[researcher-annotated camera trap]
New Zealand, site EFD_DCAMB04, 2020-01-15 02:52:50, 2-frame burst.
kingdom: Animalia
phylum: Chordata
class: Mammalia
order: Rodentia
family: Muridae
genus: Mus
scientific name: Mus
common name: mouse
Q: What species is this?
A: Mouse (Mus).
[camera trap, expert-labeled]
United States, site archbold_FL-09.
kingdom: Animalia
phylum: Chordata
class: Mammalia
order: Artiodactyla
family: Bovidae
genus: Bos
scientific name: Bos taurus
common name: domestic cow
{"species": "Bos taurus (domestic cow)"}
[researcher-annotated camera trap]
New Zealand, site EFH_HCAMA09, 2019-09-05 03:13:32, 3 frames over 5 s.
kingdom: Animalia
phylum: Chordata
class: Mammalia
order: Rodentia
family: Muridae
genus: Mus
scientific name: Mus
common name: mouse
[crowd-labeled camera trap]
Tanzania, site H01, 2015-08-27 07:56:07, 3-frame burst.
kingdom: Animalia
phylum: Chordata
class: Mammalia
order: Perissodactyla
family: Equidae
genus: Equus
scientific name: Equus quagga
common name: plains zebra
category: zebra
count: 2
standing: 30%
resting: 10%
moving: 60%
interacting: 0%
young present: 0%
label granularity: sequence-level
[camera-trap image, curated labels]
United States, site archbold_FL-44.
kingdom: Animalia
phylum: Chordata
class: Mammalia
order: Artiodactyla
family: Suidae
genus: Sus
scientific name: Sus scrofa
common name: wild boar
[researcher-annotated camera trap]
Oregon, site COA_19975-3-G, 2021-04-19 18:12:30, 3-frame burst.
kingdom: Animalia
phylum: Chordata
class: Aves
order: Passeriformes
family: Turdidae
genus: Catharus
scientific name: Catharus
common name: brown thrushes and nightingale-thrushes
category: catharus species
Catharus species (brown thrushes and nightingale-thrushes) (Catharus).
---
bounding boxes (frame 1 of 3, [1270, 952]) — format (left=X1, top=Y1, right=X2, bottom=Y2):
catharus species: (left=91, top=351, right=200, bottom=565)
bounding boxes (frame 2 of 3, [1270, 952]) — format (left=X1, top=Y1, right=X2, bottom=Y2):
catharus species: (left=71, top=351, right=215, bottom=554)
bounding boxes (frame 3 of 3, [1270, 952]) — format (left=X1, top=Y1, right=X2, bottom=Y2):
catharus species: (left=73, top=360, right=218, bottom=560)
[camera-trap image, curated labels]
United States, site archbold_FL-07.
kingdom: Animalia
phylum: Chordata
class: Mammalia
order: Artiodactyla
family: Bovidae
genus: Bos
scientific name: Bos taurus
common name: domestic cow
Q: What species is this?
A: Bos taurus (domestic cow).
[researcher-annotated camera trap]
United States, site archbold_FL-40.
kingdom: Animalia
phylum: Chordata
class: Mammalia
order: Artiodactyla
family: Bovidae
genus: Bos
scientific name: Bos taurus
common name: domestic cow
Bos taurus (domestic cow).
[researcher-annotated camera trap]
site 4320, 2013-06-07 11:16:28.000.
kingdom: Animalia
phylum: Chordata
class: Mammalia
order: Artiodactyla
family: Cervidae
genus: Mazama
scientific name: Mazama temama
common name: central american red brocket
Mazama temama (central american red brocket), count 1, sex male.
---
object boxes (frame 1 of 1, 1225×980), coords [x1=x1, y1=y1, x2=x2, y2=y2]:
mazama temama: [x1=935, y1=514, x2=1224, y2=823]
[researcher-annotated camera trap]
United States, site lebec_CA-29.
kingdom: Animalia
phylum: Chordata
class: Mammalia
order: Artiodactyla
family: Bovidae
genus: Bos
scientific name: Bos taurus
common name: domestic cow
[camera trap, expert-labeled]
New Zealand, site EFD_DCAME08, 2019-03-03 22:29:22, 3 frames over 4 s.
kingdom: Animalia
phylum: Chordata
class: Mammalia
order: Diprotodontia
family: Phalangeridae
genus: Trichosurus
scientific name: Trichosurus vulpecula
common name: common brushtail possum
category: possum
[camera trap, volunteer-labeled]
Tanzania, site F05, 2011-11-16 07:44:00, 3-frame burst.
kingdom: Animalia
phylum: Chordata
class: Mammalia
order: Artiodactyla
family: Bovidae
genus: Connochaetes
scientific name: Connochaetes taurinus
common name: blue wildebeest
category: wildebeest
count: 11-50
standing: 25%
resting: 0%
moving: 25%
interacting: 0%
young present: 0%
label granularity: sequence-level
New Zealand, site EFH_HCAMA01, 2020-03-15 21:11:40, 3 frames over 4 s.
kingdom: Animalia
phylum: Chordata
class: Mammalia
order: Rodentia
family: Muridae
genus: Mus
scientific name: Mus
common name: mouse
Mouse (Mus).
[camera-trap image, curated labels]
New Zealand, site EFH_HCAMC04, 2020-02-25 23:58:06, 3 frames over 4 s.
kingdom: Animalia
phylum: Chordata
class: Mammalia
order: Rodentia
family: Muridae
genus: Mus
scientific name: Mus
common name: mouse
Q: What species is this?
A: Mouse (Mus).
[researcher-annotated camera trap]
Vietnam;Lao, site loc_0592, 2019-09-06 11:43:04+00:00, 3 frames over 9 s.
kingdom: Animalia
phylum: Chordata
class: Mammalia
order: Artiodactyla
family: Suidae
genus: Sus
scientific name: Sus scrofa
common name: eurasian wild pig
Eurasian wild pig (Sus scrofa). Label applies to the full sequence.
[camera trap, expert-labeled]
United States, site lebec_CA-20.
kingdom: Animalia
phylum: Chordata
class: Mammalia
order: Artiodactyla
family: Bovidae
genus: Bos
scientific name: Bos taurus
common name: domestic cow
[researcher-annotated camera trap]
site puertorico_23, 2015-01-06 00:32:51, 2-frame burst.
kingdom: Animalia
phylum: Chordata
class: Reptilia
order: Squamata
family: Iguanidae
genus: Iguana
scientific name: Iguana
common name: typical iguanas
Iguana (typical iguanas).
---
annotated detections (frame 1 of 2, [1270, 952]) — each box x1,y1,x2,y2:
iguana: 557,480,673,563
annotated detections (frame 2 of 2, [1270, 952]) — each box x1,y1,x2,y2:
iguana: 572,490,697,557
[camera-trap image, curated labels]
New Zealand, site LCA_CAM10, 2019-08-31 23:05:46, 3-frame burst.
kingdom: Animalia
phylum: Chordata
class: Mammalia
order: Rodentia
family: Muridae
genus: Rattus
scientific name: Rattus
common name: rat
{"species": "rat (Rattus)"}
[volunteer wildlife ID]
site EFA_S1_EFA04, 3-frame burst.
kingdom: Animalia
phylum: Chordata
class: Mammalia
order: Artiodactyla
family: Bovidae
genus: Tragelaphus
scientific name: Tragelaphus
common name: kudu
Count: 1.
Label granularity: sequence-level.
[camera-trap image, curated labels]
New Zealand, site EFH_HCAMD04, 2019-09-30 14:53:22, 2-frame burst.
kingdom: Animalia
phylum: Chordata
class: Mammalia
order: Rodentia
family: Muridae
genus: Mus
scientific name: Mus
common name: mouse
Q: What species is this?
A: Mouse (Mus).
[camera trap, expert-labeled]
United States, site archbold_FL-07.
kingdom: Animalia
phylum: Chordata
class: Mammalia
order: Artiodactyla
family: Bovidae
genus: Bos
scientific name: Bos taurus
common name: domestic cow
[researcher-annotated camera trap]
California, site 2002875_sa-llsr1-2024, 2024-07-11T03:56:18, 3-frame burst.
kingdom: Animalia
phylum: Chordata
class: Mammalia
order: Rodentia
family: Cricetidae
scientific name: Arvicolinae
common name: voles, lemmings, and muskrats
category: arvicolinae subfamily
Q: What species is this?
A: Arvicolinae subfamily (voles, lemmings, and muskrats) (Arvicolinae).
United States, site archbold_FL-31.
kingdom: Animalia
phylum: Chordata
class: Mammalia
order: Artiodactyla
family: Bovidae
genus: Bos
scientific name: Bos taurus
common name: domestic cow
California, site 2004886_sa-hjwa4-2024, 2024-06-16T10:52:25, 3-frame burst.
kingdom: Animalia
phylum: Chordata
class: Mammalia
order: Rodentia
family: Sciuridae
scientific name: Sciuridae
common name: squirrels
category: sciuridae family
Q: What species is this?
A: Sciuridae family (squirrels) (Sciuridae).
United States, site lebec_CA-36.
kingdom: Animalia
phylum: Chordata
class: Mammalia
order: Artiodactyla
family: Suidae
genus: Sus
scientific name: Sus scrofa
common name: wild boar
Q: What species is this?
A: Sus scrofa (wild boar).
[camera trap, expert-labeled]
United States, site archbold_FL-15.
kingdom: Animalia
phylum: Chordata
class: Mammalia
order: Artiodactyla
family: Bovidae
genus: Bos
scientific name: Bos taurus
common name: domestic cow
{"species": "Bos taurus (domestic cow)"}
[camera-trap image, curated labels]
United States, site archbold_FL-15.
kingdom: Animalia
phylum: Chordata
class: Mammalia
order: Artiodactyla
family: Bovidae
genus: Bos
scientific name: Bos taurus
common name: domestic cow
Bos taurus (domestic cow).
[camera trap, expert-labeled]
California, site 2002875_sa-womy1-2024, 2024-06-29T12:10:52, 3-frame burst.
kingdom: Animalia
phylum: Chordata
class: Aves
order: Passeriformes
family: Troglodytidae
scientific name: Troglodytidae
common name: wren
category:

------------------------

From the entries, report every line in which the string "over" occurs.

> [ANSWER SECTION]
New Zealand, site EFH_HCAMA09, 2019-09-05 03:13:32, 3 frames over 5 s.
New Zealand, site EFD_DCAME08, 2019-03-03 22:29:22, 3 frames over 4 s.
New Zealand, site EFH_HCAMA01, 2020-03-15 21:11:40, 3 frames over 4 s.
New Zealand, site EFH_HCAMC04, 2020-02-25 23:58:06, 3 frames over 4 s.
Vietnam;Lao, site loc_0592, 2019-09-06 11:43:04+00:00, 3 frames over 9 s.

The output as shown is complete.